Penalized Overdamped and Underdamped Langevin Monte Carlo Algorithms for Constrained Sampling

We consider the constrained sampling problem where the goal is to sample from a target distribution $\pi(x)\propto e^{-f(x)}$ when $x$ is constrained to lie on a convex body $\mathcal{C}$. Motivated by penalty methods from continuous optimization, we propose penalized Langevin Dynamics (PLD) and penalized underdamped Langevin Monte Carlo (PULMC) methods that convert the constrained sampling problem into an unconstrained sampling problem by introducing a penalty function for constraint violations. When $f$ is smooth and gradients are available, we get $\tilde{\mathcal{O}}(d/\varepsilon^{10})$ iteration complexity for PLD to sample the target up to an $\varepsilon$-error where the error is measured in the TV distance and $\tilde{\mathcal{O}}(\cdot)$ hides logarithmic factors. For PULMC, we improve the result to $\tilde{\mathcal{O}}(\sqrt{d}/\varepsilon^{7})$ when the Hessian of $f$ is Lipschitz and the boundary of $\mathcal{C}$ is sufficiently smooth. To our knowledge, these are the first convergence results for underdamped Langevin Monte Carlo methods in the constrained sampling that handle non-convex $f$ and provide guarantees with the best dimension dependency among existing methods with deterministic gradient. If unbiased stochastic estimates of the gradient of $f$ are available, we propose PSGLD and PSGULMC methods that can handle stochastic gradients and are scaleable to large datasets without requiring Metropolis-Hasting correction steps. For PSGLD and PSGULMC, when $f$ is strongly convex and smooth, we obtain $\tilde{\mathcal{O}}(d/\varepsilon^{18})$ and $\tilde{\mathcal{O}}(d\sqrt{d}/\varepsilon^{39})$ iteration complexity in W2 distance. When $f$ is smooth and can be non-convex, we provide finite-time performance bounds and iteration complexity results. Finally, we illustrate the performance on Bayesian LASSO regression and Bayesian constrained deep learning problems.

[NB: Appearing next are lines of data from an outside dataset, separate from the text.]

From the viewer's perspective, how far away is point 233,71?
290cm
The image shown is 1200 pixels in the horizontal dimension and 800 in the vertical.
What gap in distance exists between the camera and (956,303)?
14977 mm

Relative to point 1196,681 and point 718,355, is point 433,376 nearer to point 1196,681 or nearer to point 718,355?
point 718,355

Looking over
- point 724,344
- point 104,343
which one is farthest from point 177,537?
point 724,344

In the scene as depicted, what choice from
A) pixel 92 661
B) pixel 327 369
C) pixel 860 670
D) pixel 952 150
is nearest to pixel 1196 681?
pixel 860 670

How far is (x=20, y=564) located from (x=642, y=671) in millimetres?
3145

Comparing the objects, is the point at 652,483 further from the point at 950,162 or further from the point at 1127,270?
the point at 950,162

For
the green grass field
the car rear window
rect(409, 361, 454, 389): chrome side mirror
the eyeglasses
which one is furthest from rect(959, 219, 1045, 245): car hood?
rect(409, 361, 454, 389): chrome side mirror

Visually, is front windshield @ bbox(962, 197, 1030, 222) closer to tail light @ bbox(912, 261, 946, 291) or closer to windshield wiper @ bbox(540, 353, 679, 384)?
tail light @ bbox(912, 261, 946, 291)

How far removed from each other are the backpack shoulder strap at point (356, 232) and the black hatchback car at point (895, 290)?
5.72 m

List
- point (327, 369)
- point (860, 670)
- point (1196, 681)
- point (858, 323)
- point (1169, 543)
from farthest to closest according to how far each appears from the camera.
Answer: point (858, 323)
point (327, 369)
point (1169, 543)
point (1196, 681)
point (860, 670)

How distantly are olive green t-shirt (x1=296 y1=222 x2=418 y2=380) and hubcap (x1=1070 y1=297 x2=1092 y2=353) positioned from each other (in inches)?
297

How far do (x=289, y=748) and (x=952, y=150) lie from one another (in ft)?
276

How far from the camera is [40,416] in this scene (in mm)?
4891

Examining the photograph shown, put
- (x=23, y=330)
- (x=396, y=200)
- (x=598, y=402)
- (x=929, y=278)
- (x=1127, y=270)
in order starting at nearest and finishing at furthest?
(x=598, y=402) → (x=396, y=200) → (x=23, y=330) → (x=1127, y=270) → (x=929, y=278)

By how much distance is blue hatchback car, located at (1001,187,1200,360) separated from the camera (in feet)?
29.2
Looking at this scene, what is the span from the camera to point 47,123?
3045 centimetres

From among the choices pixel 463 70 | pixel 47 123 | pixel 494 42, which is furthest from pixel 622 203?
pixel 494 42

翻译：我们研究约束采样问题，目标是从目标分布 $\pi(x)\propto e^{-f(x)}$ 中采样，其中 $x$ 被限制在凸集 $\mathcal{C}$ 上。受连续优化中惩罚方法的启发，我们提出惩罚朗之万动力学（PLD）和惩罚欠阻尼朗之万蒙特卡洛（PULMC）方法，通过引入约束违反的惩罚函数将约束采样问题转化为无约束采样问题。当 $f$ 光滑且梯度可用时，PLD 达到 $\tilde{\mathcal{O}}(d/\varepsilon^{10})$ 的迭代复杂度，即可在 TV 距离下以 $\varepsilon$ 误差采样目标分布，其中 $\tilde{\mathcal{O}}(\cdot)$ 隐藏对数因子。对于 PULMC，当 $f$ 的海森矩阵 Lipschitz 连续且 $\mathcal{C}$ 的边界足够光滑时，我们将结果改进至 $\tilde{\mathcal{O}}(\sqrt{d}/\varepsilon^{7})$。据我们所知，这是首次针对约束采样中处理非凸 $f$ 的欠阻尼朗之万蒙特卡洛方法给出的收敛性结果，且在现有确定性梯度方法中具有最优的维度依赖关系。若可获得 $f$ 梯度的无偏随机估计，我们提出 PSGLD 和 PSGULMC 方法，可处理随机梯度并适用于大规模数据集，无需 Metropolis-Hasting 校正步骤。对于 PSGLD 和 PSGULMC，当 $f$ 强凸且光滑时，我们在 W2 距离下得到 $\tilde{\mathcal{O}}(d/\varepsilon^{18})$ 和 $\tilde{\mathcal{O}}(d\sqrt{d}/\varepsilon^{39})$ 的迭代复杂度。当 $f$ 光滑且可能非凸时，我们给出有限时间性能界与迭代复杂度结果。最后，我们通过贝叶斯 LASSO 回归和贝叶斯约束深度学习问题验证方法性能。